START Extracted information
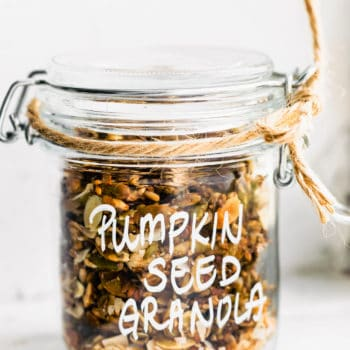 pumpkin seed granola in a jar with twine wrapped around the top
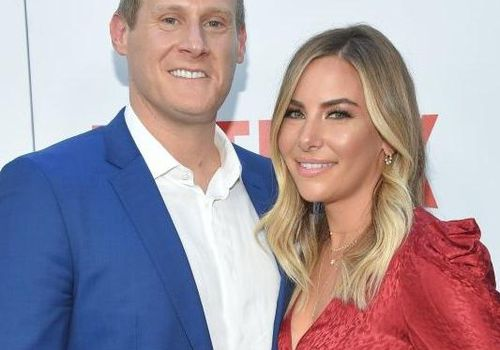 <p>Trevor Engelson and Tracey Kurland pose at the Netflix premiere of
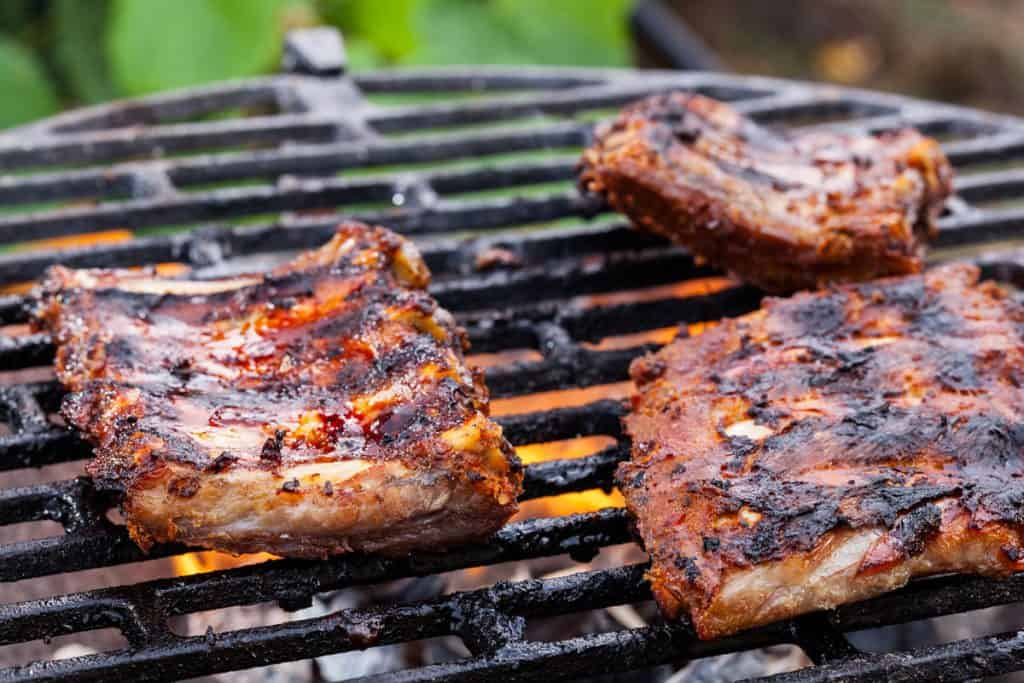 grilling pork spareribs on barbecue grill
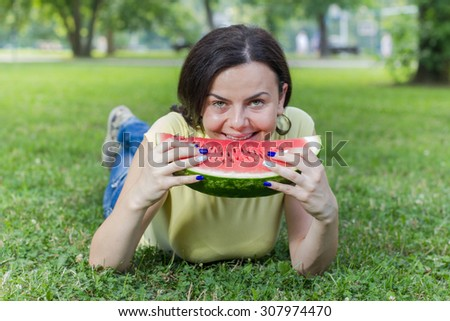 Smiling Young Woman Eating Fresh Watermelon at beautiful summer day in the park.   - stock photo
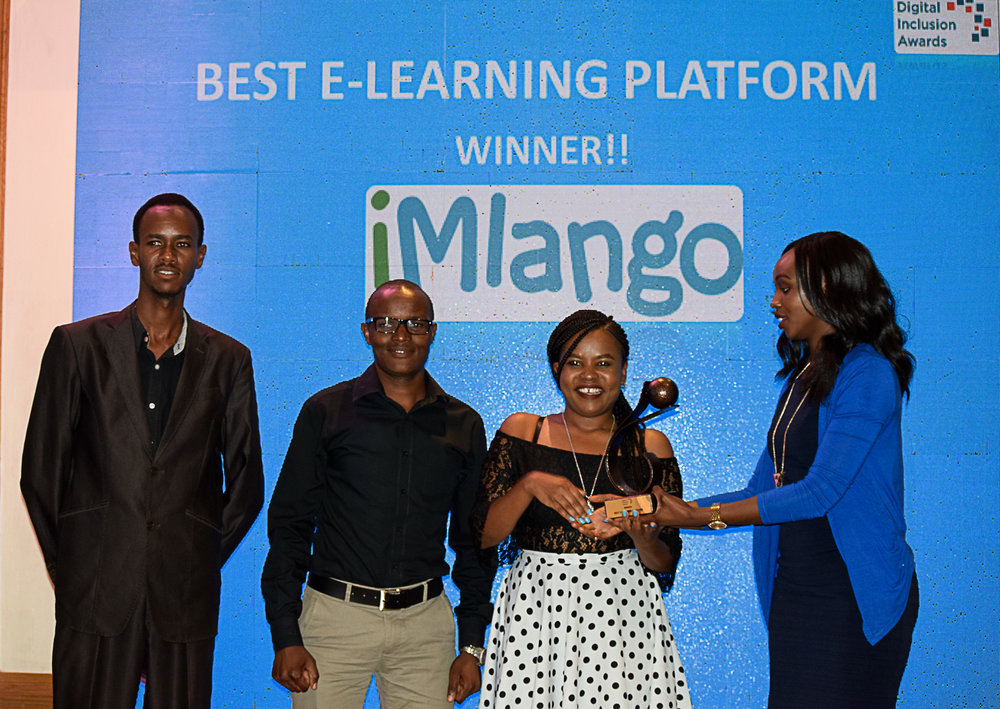 Anthony Kogi, Ernest Dishon and   Wambui Maina from sQuid Kenya collect the award on behalf of the programme.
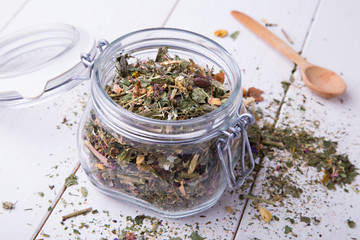 Glass container with herbal tea on white table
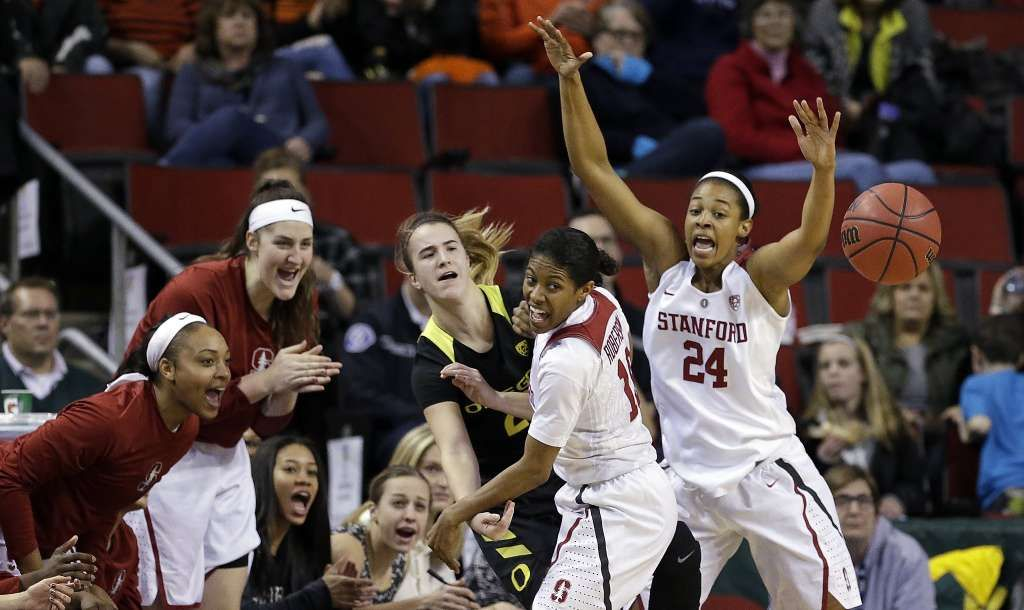 Oregon's Sabrina Ionescu, center, gets off a pass as Stanford's Briana Roberson and Erica McCall (24) defend, in front of the Stanford bench during the first half of an NCAA college basketball game in the Pac-12 tournament, Saturday, March 4, 2017, in Seattle. (AP Photo/Elaine Thompson) Photo: Elaine Thompson, AP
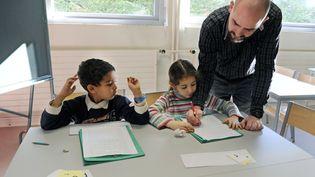 Un maître d'école corrige les exercices d'élèves de CP à l'école Arthur-Rimbaux d'Andrézieux-Bouthéon (Loire), le 29 novembre 2010. (PHILIPPE DESMAZES / AFP)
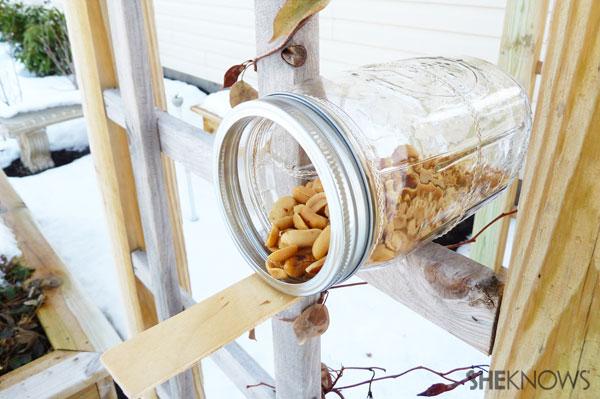 Mason jar squirrel feeder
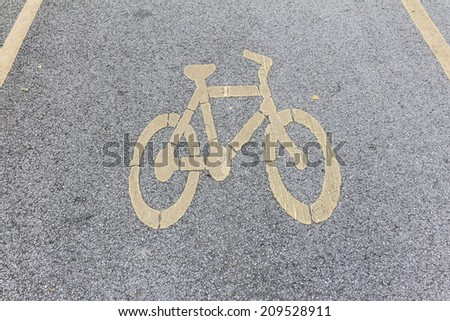 bicycle sign on the cement road - stock photo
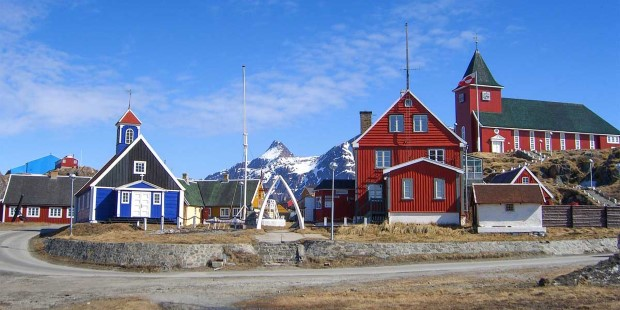Idyllic Sisimiut with wooden church and colorful houses.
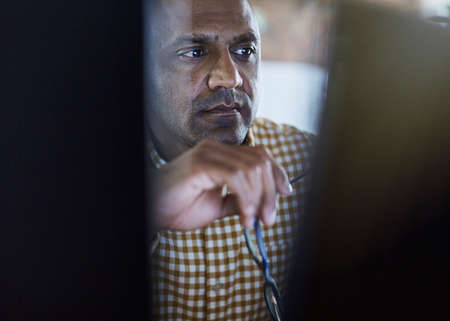tight focus: Serious focused businessman working at computer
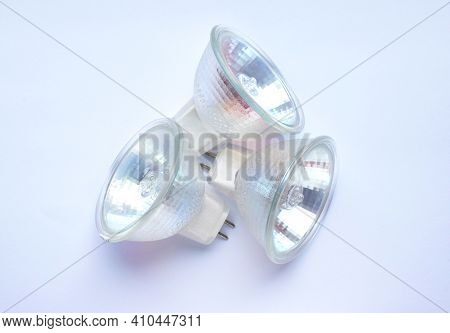 Three Low Voltage Halogen Lamps For Ceiling Lamps Lamps On A White Background.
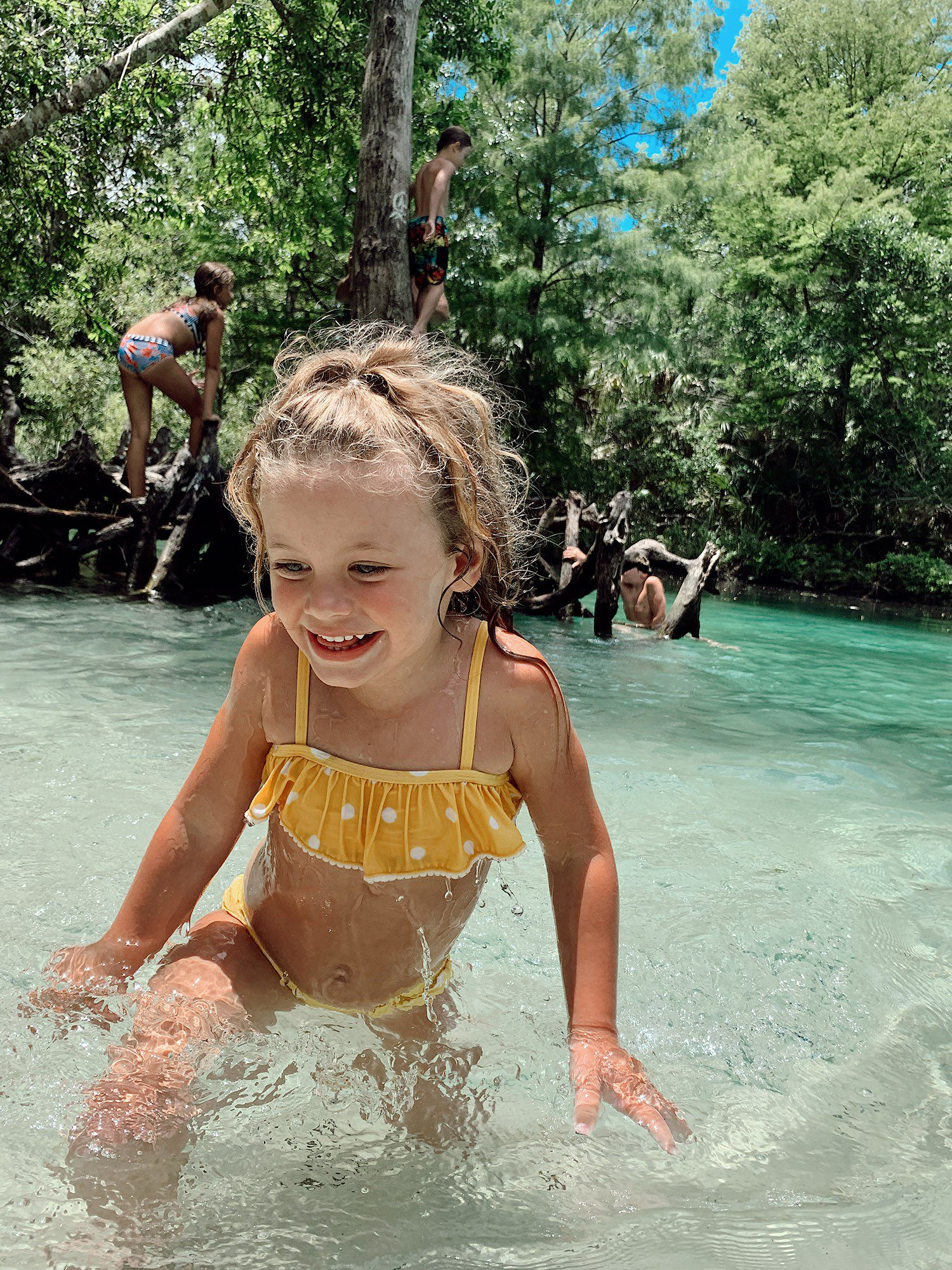 Tips for an Amazing Weeki Wachee Kayaking Florida Staycation. Visit Florida Travel ideas from top lifestyle blogger Tabitha Blue of Fresh Mommy Blog.   Weeki Wachee Kayaking by popular Florida blog, Fresh Mommy Blog: image of a little girl wearing a yellow and white polka dot bikini and playing in the water.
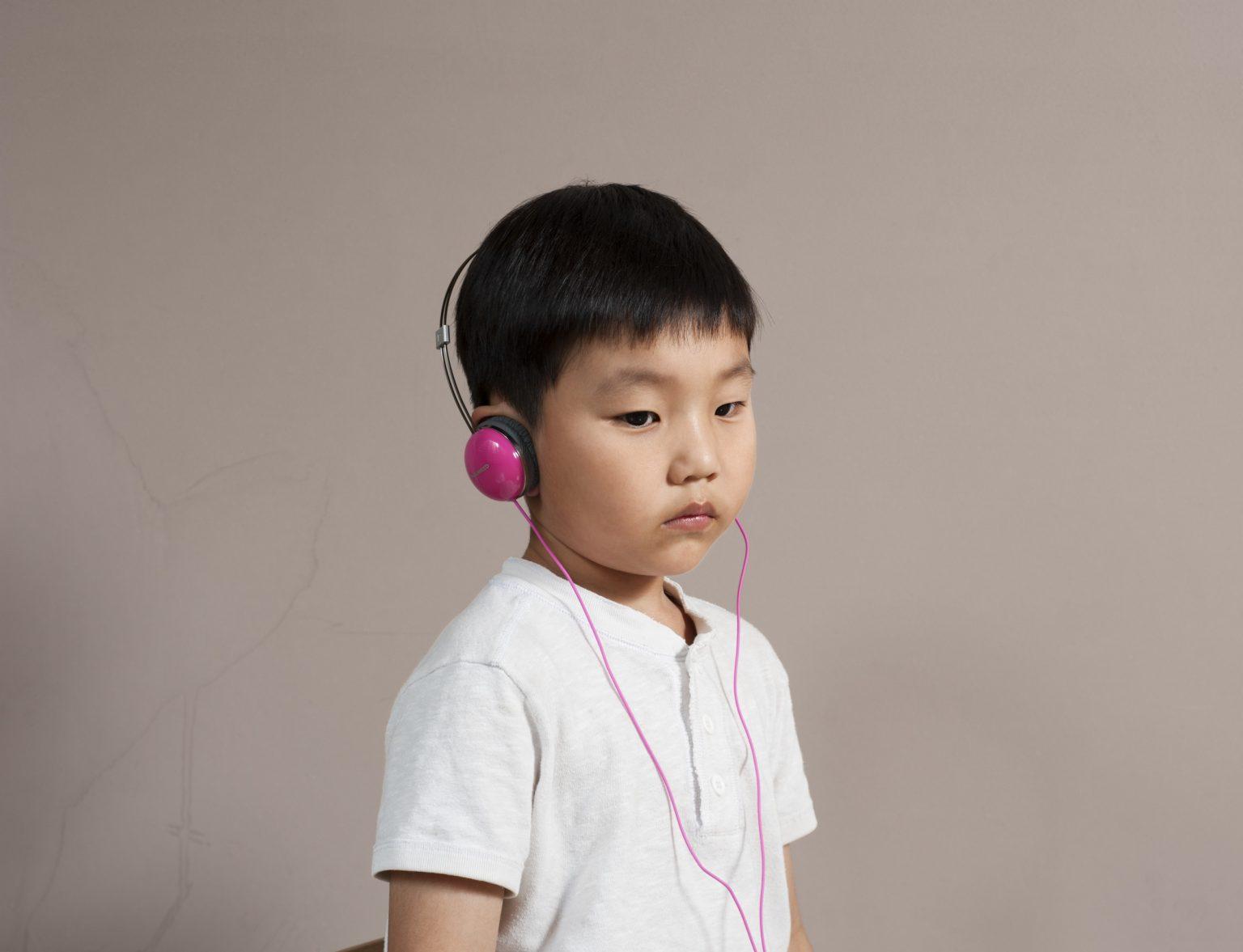 Republic of Korea, Seoul, July 2015: a 3 years old child listening to fairy tales from a tablet in his family apartment./ Repubblica di Corea, Seoul, Luglio 2015: un bambino di 3 anni mentre ascolta delle fiabe da un tablet nel suo appartamento.*Stitched photograph*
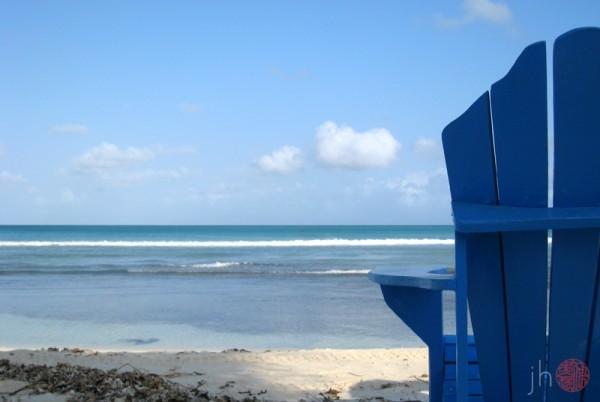 behind the blue chair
END Extracted information
* Work instruction
Give the data again word for word, without pictures.

* Response
 pumpkin seed granola in a jar with twine wrapped around the top
 <p>Trevor Engelson and Tracey Kurland pose at the Netflix premiere of
 grilling pork spareribs on barbecue grill
 Smiling Young Woman Eating Fresh Watermelon at beautiful summer day in the park.   - stock photo
 Anthony Kogi, Ernest Dishon and   Wambui Maina from sQuid Kenya collect the award on behalf of the programme.
 Glass container with herbal tea on white table
 Oregon's Sabrina Ionescu, center, gets off a pass as Stanford's Briana Roberson and Erica McCall (24) defend, in front of the Stanford bench during the first half of an NCAA college basketball game in the Pac-12 tournament, Saturday, March 4, 2017, in Seattle. (AP Photo/Elaine Thompson) Photo: Elaine Thompson, AP
 Un maître d'école corrige les exercices d'élèves de CP à l'école Arthur-Rimbaux d'Andrézieux-Bouthéon (Loire), le 29 novembre 2010. (PHILIPPE DESMAZES / AFP)
 Mason jar squirrel feeder
 bicycle sign on the cement road - stock photo
Idyllic Sisimiut with wooden church and colorful houses.
tight focus: Serious focused businessman working at computer
 Three Low Voltage Halogen Lamps For Ceiling Lamps Lamps On A White Background.
 Tips for an Amazing Weeki Wachee Kayaking Florida Staycation. Visit Florida Travel ideas from top lifestyle blogger Tabitha Blue of Fresh Mommy Blog.   Weeki Wachee Kayaking by popular Florida blog, Fresh Mommy Blog: image of a little girl wearing a yellow and white polka dot bikini and playing in the water.
 Republic of Korea, Seoul, July 2015: a 3 years old child listening to fairy tales from a tablet in his family apartment./ Repubblica di Corea, Seoul, Luglio 2015: un bambino di 3 anni mentre ascolta delle fiabe da un tablet nel suo appartamento.*Stitched photograph*
 behind the blue chair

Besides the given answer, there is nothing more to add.